PENEBANGAN liar yang yang terjadi di pulau Bawean bukan hal yang baru terjadi. Penjarah hutan bekerja sama dengan aparat penegak hukum, masyarakat yang mencoba mengungkap tidak punya nyali kuat. Apalagi, ini sedah menjadi korporasi kuat, harapan masyarakat kasus ini bisa terungkap dan diproses sesuai undang-undang yang berlaku.


Baca juga: Oknum kehutanan peras puluhan juta "maling" kayu jati dan Maling kayu Jati Bawean jadi obyek oknum polisi


Penebangan liar atau “maling” kayu milik negara sudah meresahkan masyarakat sejak dulu, dan masyarakat sudah tahu siapa pelaku dan bekingnya. Namun, masyarkat tidak bisa berbuat apa-apa,

pemerintah seharusnya serius ketika masyarakat sudah mulai tumbuh keyakinan terhadap penegak hukum untuk betul-betul memproses kasus tersebut.

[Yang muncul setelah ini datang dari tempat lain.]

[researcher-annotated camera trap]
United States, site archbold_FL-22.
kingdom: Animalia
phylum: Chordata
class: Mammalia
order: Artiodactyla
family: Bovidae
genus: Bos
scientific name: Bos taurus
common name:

Saya, Dr. Jazuni, SH, MH, Advokat tinggal di Jl. Bintara X/AA/62 Bekasi Barat, lahir di Pulau Bawean Kabupaten Gresik dan sejak tahun 2011 sering berada di Bawean dalam rangka merintis usaha

pertanian terpadu. Dengan ini melaporkan penebangan liar dalam kawasan hutan konservasi Bawean.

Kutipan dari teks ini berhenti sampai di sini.